We adjusted our educational structure to the needs of our community.
Why was this a focus for your team? To come together and think about things differently when it comes to teaching and learning at your school?
Nathaniel Spitulski (assistant principal): What we were doing wasn’t working. We had kids who knew the information but they weren't able to pass the class because of a theory that is a hundred years old. We have taken the constraints off and our kids are flourishing. You keep doing the same thing over and over, you’re going to get the same results. There was a frustration level with teachers, administration, and our students. So why not do something different?
If you look at the past 100 years, the world is completely different but we are stuck in education doing the same things over and over. We are dealing with different students too. It’s time for us to start listening to what kids want
Henry Darby (principal): One also has to look at our demographics and the society as a whole and our community. Here in Charleston County School District, as in other districts around the country, one size does not fit all. We have to curtail our educational structure towards our community. So that is a reason for why we made this choice too.
This society expects the same structure for students who come from a well-balanced middle and upper class background as you do from poverty-stricken communities. We adjusted our educational structure to the needs of our community.
The great majority of our students are in poverty. When you have a student who has a job 16 miles away, and has to catch an Uber for $16 there and back, how is this child going to maintain seat time? Or a child whose mother has cancer and he is working a job to take care of his family? So that is why we took away the red tape and the constraints.
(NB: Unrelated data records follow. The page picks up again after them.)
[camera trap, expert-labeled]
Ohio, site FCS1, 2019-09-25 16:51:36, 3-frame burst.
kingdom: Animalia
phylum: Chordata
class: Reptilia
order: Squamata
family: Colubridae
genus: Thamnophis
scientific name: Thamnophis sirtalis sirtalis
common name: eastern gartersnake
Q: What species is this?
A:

Bryanna Smalls (teacher): Another reason behind why we did this was our students. Our students were part of our think tanks and said they wanted to do school differently too. The purpose wasn’t there for them. We want the kids to be in our building and we want them to want to come to school. If we do school differently, we can get more kids in the building, participating, and being successful.
What are some of the strategies and structures you now have in place to meet learners where they are?
Bryanna Smalls (teacher): Our biggest leap of faith was the pods. Pods are mixed classes that meet students where they are. One focus is supporting the kids who need to graduate and helping them get the credits they need to do so. Seat time was hindering that. So kids who need to recover grades or assignments can do so in a pod.
When they need credit recovery, we can diagnose them to see what they need to master to get the credit, and they have the assignments to get the credit made up. Instead of sitting in the class for an entire semester, we test them before they begin and we see what skills they actually need. Once the credit is made up in the pod, they are free to move to another class without that seat time holding them back. It’s been very successful. We have a handful of kids who weren’t eligible for graduation who will now graduate in June. We are doing initial credit and credit recovery in pods. It’s a system that is working well for North Charleston High School.